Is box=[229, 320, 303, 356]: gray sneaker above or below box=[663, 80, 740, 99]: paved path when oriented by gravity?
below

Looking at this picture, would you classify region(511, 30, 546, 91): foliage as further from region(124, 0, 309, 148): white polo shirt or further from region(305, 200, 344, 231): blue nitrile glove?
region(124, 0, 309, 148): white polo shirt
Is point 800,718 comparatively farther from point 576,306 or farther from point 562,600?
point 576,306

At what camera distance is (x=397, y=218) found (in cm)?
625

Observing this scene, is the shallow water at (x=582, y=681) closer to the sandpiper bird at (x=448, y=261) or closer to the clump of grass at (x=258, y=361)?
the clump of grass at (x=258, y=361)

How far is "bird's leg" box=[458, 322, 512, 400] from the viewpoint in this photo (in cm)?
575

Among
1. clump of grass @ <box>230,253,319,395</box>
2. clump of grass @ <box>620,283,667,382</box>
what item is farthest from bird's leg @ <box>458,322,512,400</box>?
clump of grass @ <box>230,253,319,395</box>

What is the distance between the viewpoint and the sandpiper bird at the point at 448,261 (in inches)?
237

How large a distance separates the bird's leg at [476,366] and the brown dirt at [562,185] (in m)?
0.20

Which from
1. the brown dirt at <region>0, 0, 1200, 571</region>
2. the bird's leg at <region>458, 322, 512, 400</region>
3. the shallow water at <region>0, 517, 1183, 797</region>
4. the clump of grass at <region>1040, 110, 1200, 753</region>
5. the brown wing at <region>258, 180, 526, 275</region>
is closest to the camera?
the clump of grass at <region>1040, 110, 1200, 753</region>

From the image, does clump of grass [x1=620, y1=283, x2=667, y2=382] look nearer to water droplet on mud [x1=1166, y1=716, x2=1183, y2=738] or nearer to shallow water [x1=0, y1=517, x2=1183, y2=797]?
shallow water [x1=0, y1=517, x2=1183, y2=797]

--------

**Поставленная задача:** Посчитайте, сколько строк в записях выше содержат слово «brown», с учетом регистра. В ответе укажите только число.

**Итоговый ответ:** 3